Hi!
It handles data locality across a shared nothing cluster just fine i.e., you can interact with any node in a Virtuoso cluster and experience identical behavior (everyone node looks like single node in the eyes of the operator).
Does this mean no sharding, i.e. each server stores the full DB? This is the model we're using currently, but given the growth of the data it may be non sustainable on current hardware. I see in your tables that Uniprot has about 30B triples, but I wonder how update loads there look like. Our main issue is that the hardware we have now is showing its limits when there's a lot of updates in parallel to significant query load. So I wonder if the "single server holds everything" model is sustainable in the long term.
There are live instances of Virtuoso that demonstrate its capabilities.
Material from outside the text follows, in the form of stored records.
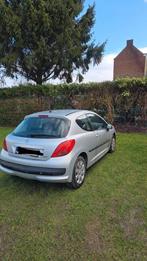 Peugeot 207, Autos, Argent ou Gris, Achat, Boîte manuelle, 5 places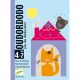 DJECO Kártyajáték - A mi Dodónk - Oudordodo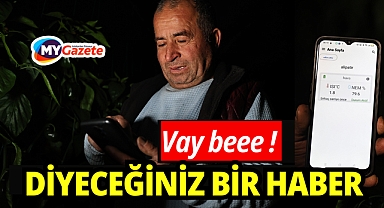 Antalya'da bir ilk! Tarımda teknoloji sayesinde bir devir bitiyor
If you want to explore shared-nothing cluster capabilities then our live LOD Cloud cache is the place to start [1][2][3]. If you want to see the single-server open source edition that you have DBpedia, DBpedia-Live, Uniprot and many other nodes in the LOD Cloud to choose from. All of these instance are highly connected.
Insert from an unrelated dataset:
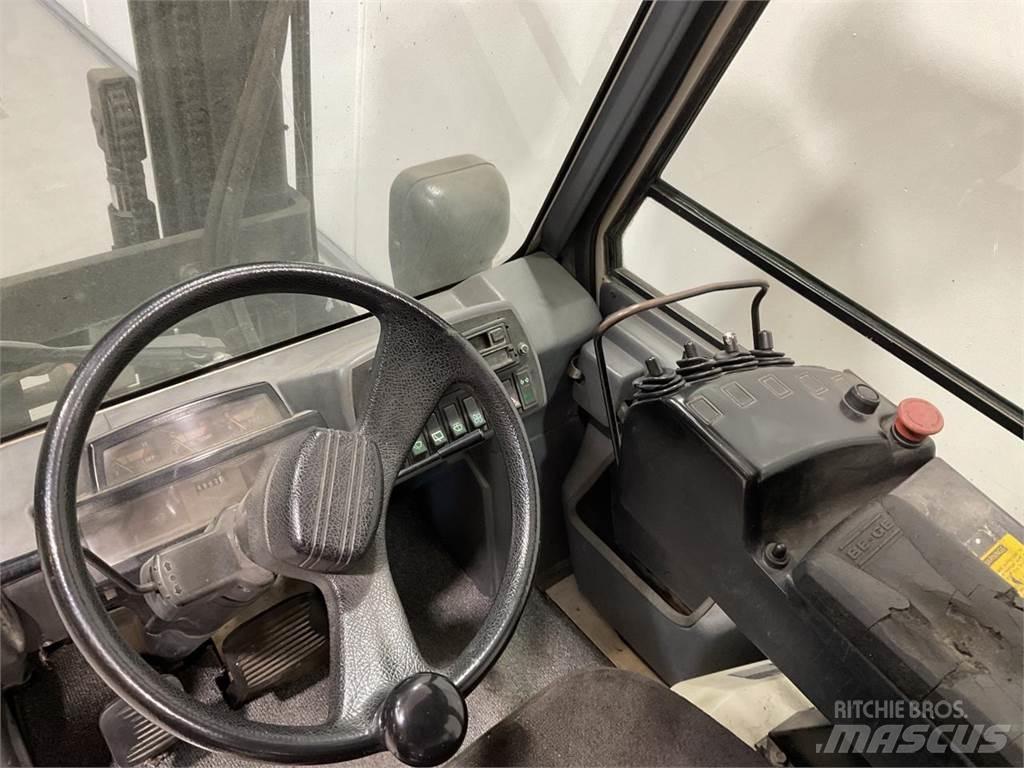 CAT DP35A ディーゼル・軽油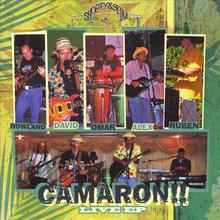 Camaron! - Live Ep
Again, here the question is not too much in "can you load 7bn triples into Virtuoso" - we know we can. What we want to figure out whether given specific query/update patterns we have now - it is going to give us significantly better performance allowing to support our projected growth. And also possibly whether Virtuoso has ways to make our update workflow be more optimal - e.g. right now if one triple changes in Wikidata item, we're essentially downloading and updating the whole item (not exactly since triples that stay the same are preserved but it requires a lot of data transfer to express that in SPARQL). Would there be ways to update the things more efficiently?
Virtuoso handles both shared-nothing clusters and replication i.e., you can have a cluster configuration used in conjunction with a replication topology if your solution requires that.
Replication could certainly be useful I think it it's faster to update single server and then replicate than simultaneously update all servers (that's what is happening now).